The UOC Will Determine Its Own Church Policy – Yelenskyi

The Head of the State Service of Ukraine for Ethnopolitics and Freedom of Conscience, Viktor Yelenskyi, stated that the Ukrainian Orthodox Church has the full right to independently determine how to build both its internal and external ecclesiastical relations. He said this in an interview with the news agency Ukrinform.

According to the official, the issue of ecclesiastical order does not fall within the competence of the state. At the same time, answering a question about the future of the UOC in case of its “final distancing from the Moscow Patriarchate,” Yelenskyi emphasized that the choice of whom to maintain relations with lies solely with the Church itself.

“It seems to me that this Church will decide for itself with whom to communicate, and with whom not to, how to build its internal and external relations,” he noted.

At the same time, the head of the State Service believes that the UOC faces serious challenges in its relationship with Ukrainian society — something, he says, even some of its clergy acknowledge.

In this context, Yelenskyi cited historical examples of ruptures between Local Orthodox Churches:

“The Church of the Moscow Tsardom was in a break with the Mother Church for 141 years — and, as we are assured, nothing terrible happened; people were saved within it,” the official said.

He also recalled that the UOC itself had earlier severed Eucharistic communion with several Local Churches — the Ecumenical Patriarchate, as well as the Churches of Alexandria, Cyprus, and Greece.

“The final decision on whether grace is present or absent, on salvation or lack thereof, does not belong to Patriarch Kirill or to any other patriarch, but to God alone,” Yelenskyi stated.
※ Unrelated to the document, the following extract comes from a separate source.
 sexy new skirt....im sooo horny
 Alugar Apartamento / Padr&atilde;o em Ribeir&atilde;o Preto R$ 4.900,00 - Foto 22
It is also worth recalling that the former head of the State Service of Ukraine for Ethnopolitics and Freedom of Conscience, Olena Bohdan, criticized the current leadership of the agency for attempting to establish the UOC’s affiliation with Russian centers using Russian, rather than Ukrainian, documents. Bohdan noted that if the decision to ban the UOC is based on the statutory documents of the Russian Orthodox Church, this may lead to legal consequences at the international level.